Source records
■ ■ ■ ■ ■ ■ ■

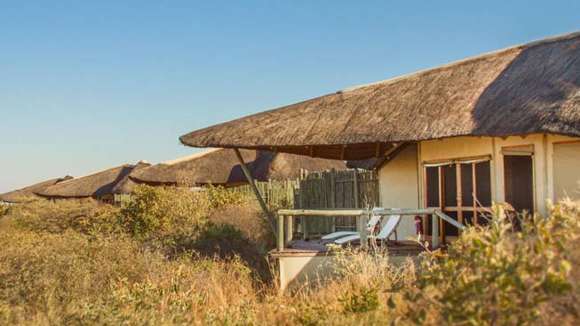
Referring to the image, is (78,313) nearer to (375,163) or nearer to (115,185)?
(375,163)

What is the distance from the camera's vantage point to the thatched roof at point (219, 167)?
2498 cm

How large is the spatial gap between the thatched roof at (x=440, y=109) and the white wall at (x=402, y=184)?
18.1 inches

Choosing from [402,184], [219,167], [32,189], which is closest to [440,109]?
[402,184]

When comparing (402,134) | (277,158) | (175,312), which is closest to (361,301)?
(175,312)

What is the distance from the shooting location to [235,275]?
10758 millimetres

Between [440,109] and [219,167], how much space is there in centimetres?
1771

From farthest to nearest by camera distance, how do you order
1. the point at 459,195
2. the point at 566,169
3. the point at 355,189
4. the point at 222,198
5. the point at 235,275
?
1. the point at 222,198
2. the point at 355,189
3. the point at 235,275
4. the point at 459,195
5. the point at 566,169

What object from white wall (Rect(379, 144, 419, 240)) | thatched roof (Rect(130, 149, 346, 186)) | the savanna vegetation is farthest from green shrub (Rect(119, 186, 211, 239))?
thatched roof (Rect(130, 149, 346, 186))

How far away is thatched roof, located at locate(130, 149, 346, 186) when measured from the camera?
2498cm

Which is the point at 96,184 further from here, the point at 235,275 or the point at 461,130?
the point at 461,130

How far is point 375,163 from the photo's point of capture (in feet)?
45.8

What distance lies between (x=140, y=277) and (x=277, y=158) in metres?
15.3

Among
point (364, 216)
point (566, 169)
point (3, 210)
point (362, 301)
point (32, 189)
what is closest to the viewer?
point (362, 301)

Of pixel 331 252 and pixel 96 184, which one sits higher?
pixel 96 184
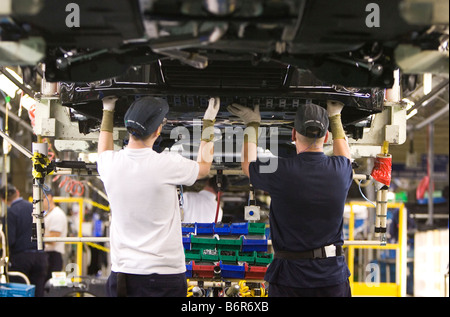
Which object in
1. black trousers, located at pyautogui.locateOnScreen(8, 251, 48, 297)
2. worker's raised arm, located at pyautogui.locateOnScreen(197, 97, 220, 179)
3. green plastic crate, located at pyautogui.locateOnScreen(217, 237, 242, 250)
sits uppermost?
worker's raised arm, located at pyautogui.locateOnScreen(197, 97, 220, 179)

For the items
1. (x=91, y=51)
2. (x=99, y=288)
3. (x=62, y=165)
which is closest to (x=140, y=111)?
(x=91, y=51)

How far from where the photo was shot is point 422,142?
808 inches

■ ■ ■ ■ ■ ■ ■

:: AIM ::
Count how many lines of the data above contain the word "object". Reply with the number alone.

:: OUTPUT OF THE TASK ::
2